## Supplied entries

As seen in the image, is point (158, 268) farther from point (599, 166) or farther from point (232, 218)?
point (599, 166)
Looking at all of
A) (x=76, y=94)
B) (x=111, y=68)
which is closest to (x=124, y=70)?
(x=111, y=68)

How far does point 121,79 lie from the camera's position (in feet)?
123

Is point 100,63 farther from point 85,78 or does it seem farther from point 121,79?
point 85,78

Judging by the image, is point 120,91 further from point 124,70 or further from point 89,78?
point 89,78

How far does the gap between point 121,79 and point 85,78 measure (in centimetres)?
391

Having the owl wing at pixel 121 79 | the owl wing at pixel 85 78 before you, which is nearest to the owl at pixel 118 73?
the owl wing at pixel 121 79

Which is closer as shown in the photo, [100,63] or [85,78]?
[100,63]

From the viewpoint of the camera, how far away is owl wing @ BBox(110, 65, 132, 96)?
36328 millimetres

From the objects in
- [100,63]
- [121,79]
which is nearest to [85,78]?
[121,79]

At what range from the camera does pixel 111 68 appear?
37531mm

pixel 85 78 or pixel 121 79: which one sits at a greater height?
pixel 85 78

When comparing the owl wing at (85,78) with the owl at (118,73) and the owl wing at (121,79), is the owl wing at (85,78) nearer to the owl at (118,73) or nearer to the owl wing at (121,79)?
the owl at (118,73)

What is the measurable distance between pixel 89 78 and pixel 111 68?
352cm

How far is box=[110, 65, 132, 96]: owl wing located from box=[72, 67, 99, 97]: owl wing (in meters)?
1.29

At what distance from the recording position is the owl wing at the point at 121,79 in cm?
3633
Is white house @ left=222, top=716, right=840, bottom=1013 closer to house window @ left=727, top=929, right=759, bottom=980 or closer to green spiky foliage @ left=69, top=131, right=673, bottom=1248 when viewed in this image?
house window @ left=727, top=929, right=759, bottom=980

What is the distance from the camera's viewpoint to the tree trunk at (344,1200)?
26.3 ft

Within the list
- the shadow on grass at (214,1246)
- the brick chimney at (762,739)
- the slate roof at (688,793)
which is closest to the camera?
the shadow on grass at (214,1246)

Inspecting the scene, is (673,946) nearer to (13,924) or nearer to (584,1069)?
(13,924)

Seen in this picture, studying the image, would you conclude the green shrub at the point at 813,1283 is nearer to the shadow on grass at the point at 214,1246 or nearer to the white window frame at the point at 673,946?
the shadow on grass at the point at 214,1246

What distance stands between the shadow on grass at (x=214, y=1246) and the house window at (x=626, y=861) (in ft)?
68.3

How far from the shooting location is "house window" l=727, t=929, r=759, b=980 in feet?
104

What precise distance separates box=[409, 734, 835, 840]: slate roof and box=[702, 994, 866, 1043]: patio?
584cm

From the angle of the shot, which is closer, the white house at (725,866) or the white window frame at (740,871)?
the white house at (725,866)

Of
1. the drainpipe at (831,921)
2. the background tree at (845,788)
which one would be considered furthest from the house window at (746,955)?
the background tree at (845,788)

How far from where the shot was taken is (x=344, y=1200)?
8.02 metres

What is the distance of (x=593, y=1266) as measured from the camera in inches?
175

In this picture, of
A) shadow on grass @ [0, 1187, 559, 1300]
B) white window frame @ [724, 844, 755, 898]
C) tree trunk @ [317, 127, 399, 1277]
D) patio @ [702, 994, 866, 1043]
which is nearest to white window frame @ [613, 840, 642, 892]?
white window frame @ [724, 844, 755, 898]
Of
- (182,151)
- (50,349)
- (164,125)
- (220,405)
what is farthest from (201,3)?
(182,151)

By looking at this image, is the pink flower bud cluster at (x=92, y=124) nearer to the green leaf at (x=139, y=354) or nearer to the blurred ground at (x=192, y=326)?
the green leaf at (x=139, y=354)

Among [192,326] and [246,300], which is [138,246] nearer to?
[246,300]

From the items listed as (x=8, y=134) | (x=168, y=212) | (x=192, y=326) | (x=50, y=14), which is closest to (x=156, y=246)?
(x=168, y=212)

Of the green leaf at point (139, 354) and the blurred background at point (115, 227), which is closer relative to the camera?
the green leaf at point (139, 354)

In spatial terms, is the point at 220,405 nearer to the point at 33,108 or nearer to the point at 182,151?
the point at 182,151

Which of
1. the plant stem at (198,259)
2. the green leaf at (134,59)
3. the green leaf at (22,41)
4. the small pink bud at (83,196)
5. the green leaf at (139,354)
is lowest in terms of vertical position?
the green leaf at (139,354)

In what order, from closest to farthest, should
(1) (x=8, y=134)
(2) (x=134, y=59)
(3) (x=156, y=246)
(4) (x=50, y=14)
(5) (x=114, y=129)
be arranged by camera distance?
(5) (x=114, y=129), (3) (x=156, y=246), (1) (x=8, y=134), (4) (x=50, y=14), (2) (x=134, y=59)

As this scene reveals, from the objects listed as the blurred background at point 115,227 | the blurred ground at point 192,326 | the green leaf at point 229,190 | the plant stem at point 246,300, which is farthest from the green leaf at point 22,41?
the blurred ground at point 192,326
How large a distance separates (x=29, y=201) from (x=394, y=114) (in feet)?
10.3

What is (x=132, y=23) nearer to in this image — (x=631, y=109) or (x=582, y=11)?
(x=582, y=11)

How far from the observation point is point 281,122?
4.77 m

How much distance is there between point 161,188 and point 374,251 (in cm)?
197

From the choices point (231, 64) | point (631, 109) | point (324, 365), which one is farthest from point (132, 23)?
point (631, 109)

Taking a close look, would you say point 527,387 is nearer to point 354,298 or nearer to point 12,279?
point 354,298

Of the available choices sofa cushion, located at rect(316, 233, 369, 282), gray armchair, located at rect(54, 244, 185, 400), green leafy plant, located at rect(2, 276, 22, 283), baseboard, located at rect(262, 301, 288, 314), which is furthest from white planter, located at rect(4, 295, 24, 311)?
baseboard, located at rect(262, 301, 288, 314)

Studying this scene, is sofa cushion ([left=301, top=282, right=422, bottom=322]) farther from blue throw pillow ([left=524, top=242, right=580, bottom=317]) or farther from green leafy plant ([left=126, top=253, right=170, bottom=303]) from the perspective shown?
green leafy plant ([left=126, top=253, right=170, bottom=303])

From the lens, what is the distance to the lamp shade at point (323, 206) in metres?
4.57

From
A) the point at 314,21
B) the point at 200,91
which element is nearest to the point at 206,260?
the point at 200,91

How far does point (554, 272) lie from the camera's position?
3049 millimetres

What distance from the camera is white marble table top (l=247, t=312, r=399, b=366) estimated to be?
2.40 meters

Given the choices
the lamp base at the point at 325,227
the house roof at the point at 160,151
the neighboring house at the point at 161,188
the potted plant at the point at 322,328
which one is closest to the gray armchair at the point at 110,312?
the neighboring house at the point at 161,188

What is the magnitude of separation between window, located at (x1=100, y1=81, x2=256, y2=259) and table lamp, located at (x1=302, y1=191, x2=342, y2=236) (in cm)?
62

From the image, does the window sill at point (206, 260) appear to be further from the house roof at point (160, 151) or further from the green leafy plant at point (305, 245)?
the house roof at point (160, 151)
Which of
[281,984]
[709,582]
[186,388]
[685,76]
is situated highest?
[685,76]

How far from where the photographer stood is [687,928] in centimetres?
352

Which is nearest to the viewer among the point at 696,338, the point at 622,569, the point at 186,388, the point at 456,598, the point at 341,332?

## Task to complete
Express the lines from the one containing "How far does point (554, 272)" through the last line as a Markdown table with the columns Row and Line. Number the rows from 1, and leave out blank lines.

## Task response
| Row | Line |
|---|---|
| 1 | How far does point (554, 272) lie from the camera's position? |
| 2 | 3049 millimetres |
| 3 | What distance from the camera is white marble table top (l=247, t=312, r=399, b=366) estimated to be? |
| 4 | 2.40 meters |
| 5 | Given the choices |
| 6 | the lamp base at the point at 325,227 |
| 7 | the house roof at the point at 160,151 |
| 8 | the neighboring house at the point at 161,188 |
| 9 | the potted plant at the point at 322,328 |
| 10 | which one is closest to the gray armchair at the point at 110,312? |
| 11 | the neighboring house at the point at 161,188 |
| 12 | What is the magnitude of separation between window, located at (x1=100, y1=81, x2=256, y2=259) and table lamp, located at (x1=302, y1=191, x2=342, y2=236) (in cm)? |
| 13 | 62 |
| 14 | From the image, does the window sill at point (206, 260) appear to be further from the house roof at point (160, 151) or further from the green leafy plant at point (305, 245)? |
| 15 | the house roof at point (160, 151) |
| 16 | Which of |
| 17 | [281,984] |
| 18 | [709,582] |
| 19 | [186,388] |
| 20 | [685,76] |
| 21 | is situated highest? |
| 22 | [685,76] |
| 23 | How far from where the photographer stood is [687,928] in centimetres? |
| 24 | 352 |
| 25 | Which is nearest to the viewer among the point at 696,338, the point at 622,569, the point at 186,388, the point at 456,598, the point at 341,332? |